### Stored data entries
Content starts

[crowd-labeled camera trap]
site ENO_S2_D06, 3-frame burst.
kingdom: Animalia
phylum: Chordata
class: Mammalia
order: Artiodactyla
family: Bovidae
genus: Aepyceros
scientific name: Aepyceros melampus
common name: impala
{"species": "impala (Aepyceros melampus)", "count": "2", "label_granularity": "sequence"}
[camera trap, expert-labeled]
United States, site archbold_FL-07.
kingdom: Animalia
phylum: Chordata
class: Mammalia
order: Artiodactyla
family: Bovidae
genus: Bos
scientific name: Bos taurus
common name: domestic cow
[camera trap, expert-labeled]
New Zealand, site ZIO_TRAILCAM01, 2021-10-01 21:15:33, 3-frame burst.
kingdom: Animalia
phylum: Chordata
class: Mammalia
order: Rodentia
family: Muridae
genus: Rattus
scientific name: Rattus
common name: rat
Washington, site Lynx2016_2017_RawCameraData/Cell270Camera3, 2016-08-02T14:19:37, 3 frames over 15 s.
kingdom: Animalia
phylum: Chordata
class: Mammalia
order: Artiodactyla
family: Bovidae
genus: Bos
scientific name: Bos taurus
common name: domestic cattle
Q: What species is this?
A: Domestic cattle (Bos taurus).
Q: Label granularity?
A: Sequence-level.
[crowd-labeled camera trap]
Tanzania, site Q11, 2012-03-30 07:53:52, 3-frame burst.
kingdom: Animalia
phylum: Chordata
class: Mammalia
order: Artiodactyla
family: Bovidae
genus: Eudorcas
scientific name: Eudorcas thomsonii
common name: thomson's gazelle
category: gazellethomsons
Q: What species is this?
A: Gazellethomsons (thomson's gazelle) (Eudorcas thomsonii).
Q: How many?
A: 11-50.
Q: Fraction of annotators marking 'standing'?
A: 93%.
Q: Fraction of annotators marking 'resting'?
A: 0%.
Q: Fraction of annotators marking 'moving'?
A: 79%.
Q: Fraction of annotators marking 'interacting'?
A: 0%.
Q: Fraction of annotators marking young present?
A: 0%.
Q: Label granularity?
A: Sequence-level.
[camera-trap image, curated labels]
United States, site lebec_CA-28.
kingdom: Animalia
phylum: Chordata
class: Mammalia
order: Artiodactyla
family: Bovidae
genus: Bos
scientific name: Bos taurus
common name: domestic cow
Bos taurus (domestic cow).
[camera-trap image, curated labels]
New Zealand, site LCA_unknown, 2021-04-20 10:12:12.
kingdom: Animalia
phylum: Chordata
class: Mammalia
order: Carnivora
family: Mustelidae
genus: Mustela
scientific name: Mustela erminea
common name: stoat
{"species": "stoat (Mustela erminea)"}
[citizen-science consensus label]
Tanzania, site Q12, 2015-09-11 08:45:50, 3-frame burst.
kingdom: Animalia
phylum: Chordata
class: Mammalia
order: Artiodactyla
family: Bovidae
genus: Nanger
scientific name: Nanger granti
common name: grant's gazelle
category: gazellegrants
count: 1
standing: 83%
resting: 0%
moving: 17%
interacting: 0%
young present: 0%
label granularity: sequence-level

Content ends

### Work to complete
Set the records down again in full, exactly as they read.

### Result for this exercise
[crowd-labeled camera trap]
site ENO_S2_D06, 3-frame burst.
kingdom: Animalia
phylum: Chordata
class: Mammalia
order: Artiodactyla
family: Bovidae
genus: Aepyceros
scientific name: Aepyceros melampus
common name: impala
{"species": "impala (Aepyceros melampus)", "count": "2", "label_granularity": "sequence"}
[camera trap, expert-labeled]
United States, site archbold_FL-07.
kingdom: Animalia
phylum: Chordata
class: Mammalia
order: Artiodactyla
family: Bovidae
genus: Bos
scientific name: Bos taurus
common name: domestic cow
[camera trap, expert-labeled]
New Zealand, site ZIO_TRAILCAM01, 2021-10-01 21:15:33, 3-frame burst.
kingdom: Animalia
phylum: Chordata
class: Mammalia
order: Rodentia
family: Muridae
genus: Rattus
scientific name: Rattus
common name: rat
Washington, site Lynx2016_2017_RawCameraData/Cell270Camera3, 2016-08-02T14:19:37, 3 frames over 15 s.
kingdom: Animalia
phylum: Chordata
class: Mammalia
order: Artiodactyla
family: Bovidae
genus: Bos
scientific name: Bos taurus
common name: domestic cattle
Q: What species is this?
A: Domestic cattle (Bos taurus).
Q: Label granularity?
A: Sequence-level.
[crowd-labeled camera trap]
Tanzania, site Q11, 2012-03-30 07:53:52, 3-frame burst.
kingdom: Animalia
phylum: Chordata
class: Mammalia
order: Artiodactyla
family: Bovidae
genus: Eudorcas
scientific name: Eudorcas thomsonii
common name: thomson's gazelle
category: gazellethomsons
Q: What species is this?
A: Gazellethomsons (thomson's gazelle) (Eudorcas thomsonii).
Q: How many?
A: 11-50.
Q: Fraction of annotators marking 'standing'?
A: 93%.
Q: Fraction of annotators marking 'resting'?
A: 0%.
Q: Fraction of annotators marking 'moving'?
A: 79%.
Q: Fraction of annotators marking 'interacting'?
A: 0%.
Q: Fraction of annotators marking young present?
A: 0%.
Q: Label granularity?
A: Sequence-level.
[camera-trap image, curated labels]
United States, site lebec_CA-28.
kingdom: Animalia
phylum: Chordata
class: Mammalia
order: Artiodactyla
family: Bovidae
genus: Bos
scientific name: Bos taurus
common name: domestic cow
Bos taurus (domestic cow).
[camera-trap image, curated labels]
New Zealand, site LCA_unknown, 2021-04-20 10:12:12.
kingdom: Animalia
phylum: Chordata
class: Mammalia
order: Carnivora
family: Mustelidae
genus: Mustela
scientific name: Mustela erminea
common name: stoat
{"species": "stoat (Mustela erminea)"}
[citizen-science consensus label]
Tanzania, site Q12, 2015-09-11 08:45:50, 3-frame burst.
kingdom: Animalia
phylum: Chordata
class: Mammalia
order: Artiodactyla
family: Bovidae
genus: Nanger
scientific name: Nanger granti
common name: grant's gazelle
category: gazellegrants
count: 1
standing: 83%
resting: 0%
moving: 17%
interacting: 0%
young present: 0%
label granularity: sequence-level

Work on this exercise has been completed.